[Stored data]
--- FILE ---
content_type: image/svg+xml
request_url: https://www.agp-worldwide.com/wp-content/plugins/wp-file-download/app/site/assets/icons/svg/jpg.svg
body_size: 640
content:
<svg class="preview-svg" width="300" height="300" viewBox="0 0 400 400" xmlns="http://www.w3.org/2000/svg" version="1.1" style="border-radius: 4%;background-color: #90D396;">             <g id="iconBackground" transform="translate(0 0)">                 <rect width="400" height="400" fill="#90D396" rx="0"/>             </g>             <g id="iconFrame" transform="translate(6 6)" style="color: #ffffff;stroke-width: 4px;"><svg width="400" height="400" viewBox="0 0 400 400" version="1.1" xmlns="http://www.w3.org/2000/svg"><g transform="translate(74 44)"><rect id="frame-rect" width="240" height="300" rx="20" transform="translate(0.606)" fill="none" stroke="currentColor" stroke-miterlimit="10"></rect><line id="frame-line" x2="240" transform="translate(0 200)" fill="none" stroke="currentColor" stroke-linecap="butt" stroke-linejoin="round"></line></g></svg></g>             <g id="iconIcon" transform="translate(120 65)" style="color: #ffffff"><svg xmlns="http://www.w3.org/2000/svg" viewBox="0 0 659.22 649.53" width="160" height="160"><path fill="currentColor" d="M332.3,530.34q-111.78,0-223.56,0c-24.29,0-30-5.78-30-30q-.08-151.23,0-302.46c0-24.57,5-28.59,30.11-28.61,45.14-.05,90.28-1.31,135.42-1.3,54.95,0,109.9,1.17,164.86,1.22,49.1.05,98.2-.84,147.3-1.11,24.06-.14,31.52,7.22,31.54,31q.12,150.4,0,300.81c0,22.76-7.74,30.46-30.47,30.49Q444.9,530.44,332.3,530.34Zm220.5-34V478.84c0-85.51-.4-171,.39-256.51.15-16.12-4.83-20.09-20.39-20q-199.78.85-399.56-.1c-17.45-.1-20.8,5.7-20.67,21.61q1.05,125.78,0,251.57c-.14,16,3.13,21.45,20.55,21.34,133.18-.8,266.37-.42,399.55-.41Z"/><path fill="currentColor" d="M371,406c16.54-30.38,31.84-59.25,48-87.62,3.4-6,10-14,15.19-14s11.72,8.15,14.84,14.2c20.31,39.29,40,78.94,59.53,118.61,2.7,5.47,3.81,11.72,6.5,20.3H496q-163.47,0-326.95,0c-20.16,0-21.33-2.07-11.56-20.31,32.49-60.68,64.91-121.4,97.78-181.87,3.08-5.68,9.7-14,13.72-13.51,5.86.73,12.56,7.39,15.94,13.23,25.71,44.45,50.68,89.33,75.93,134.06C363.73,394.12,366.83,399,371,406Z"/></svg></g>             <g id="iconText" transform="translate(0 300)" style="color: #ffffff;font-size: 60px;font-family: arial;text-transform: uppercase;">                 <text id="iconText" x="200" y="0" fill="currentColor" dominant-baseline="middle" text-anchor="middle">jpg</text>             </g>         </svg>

• **Work task**:
The entries above should be set down again exactly as they appear.

• **Answer to this exercise**:
--- FILE ---
content_type: image/svg+xml
request_url: https://www.agp-worldwide.com/wp-content/plugins/wp-file-download/app/site/assets/icons/svg/jpg.svg
body_size: 640
content:
<svg class="preview-svg" width="300" height="300" viewBox="0 0 400 400" xmlns="http://www.w3.org/2000/svg" version="1.1" style="border-radius: 4%;background-color: #90D396;">             <g id="iconBackground" transform="translate(0 0)">                 <rect width="400" height="400" fill="#90D396" rx="0"/>             </g>             <g id="iconFrame" transform="translate(6 6)" style="color: #ffffff;stroke-width: 4px;"><svg width="400" height="400" viewBox="0 0 400 400" version="1.1" xmlns="http://www.w3.org/2000/svg"><g transform="translate(74 44)"><rect id="frame-rect" width="240" height="300" rx="20" transform="translate(0.606)" fill="none" stroke="currentColor" stroke-miterlimit="10"></rect><line id="frame-line" x2="240" transform="translate(0 200)" fill="none" stroke="currentColor" stroke-linecap="butt" stroke-linejoin="round"></line></g></svg></g>             <g id="iconIcon" transform="translate(120 65)" style="color: #ffffff"><svg xmlns="http://www.w3.org/2000/svg" viewBox="0 0 659.22 649.53" width="160" height="160"><path fill="currentColor" d="M332.3,530.34q-111.78,0-223.56,0c-24.29,0-30-5.78-30-30q-.08-151.23,0-302.46c0-24.57,5-28.59,30.11-28.61,45.14-.05,90.28-1.31,135.42-1.3,54.95,0,109.9,1.17,164.86,1.22,49.1.05,98.2-.84,147.3-1.11,24.06-.14,31.52,7.22,31.54,31q.12,150.4,0,300.81c0,22.76-7.74,30.46-30.47,30.49Q444.9,530.44,332.3,530.34Zm220.5-34V478.84c0-85.51-.4-171,.39-256.51.15-16.12-4.83-20.09-20.39-20q-199.78.85-399.56-.1c-17.45-.1-20.8,5.7-20.67,21.61q1.05,125.78,0,251.57c-.14,16,3.13,21.45,20.55,21.34,133.18-.8,266.37-.42,399.55-.41Z"/><path fill="currentColor" d="M371,406c16.54-30.38,31.84-59.25,48-87.62,3.4-6,10-14,15.19-14s11.72,8.15,14.84,14.2c20.31,39.29,40,78.94,59.53,118.61,2.7,5.47,3.81,11.72,6.5,20.3H496q-163.47,0-326.95,0c-20.16,0-21.33-2.07-11.56-20.31,32.49-60.68,64.91-121.4,97.78-181.87,3.08-5.68,9.7-14,13.72-13.51,5.86.73,12.56,7.39,15.94,13.23,25.71,44.45,50.68,89.33,75.93,134.06C363.73,394.12,366.83,399,371,406Z"/></svg></g>             <g id="iconText" transform="translate(0 300)" style="color: #ffffff;font-size: 60px;font-family: arial;text-transform: uppercase;">                 <text id="iconText" x="200" y="0" fill="currentColor" dominant-baseline="middle" text-anchor="middle">jpg</text>             </g>         </svg>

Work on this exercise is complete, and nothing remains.